There are a few lessons one can draw from these episodes.

One is that politics in China is extraordinarily opaque. Last month's rising political star has now vanished into the party's maw, while the fate of the long-suffering legal activist has the potential to disrupt a major diplomatic summit between the United States and China. The more important lesson may be that politics in China remain highly unpredictable. While to some it may be reassuring to see Chen relatively free and Bo detained,  neither story will play out according to agreed-upon rules or procedures, or without abuses, often directed at third parties. Until such time as laws function predictably and free of political whims, one is left with the uneasy sense that few are safe from arbitrary treatment in China.

Other governments, particularly the United States, are scrambling to make sense of and respond to these riptides in China's domestic and international politics. Some will argue that for the United States to intervene in any aspect of Chen's or Bo's cases will jeopardize the bilateral relationship.

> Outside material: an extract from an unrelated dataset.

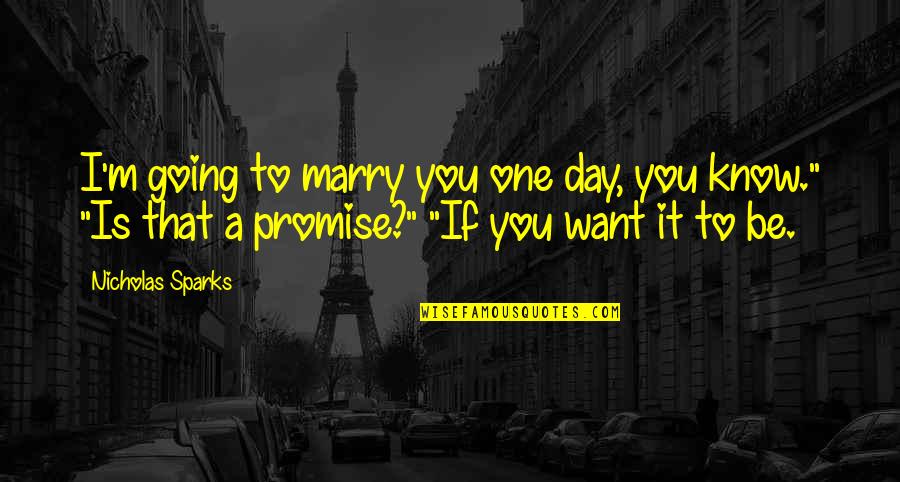 I Promise To Marry You Quotes By Nicholas Sparks: I'm going to marry you one day, you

But this framing misses a few key points: Segments of Chinese society have had enough of officialdom's abusive, predatory behavior, and they see the prospect for change in Bo's fall and in Chen's persistent activism. At the end of the day, the fate of these men may not rest in U.S. hands. But there is real merit in foreign governments demonstrating unequivocally that their concern for relations with the government are matched by their concern for growing demands inside China for justice and the rule of law.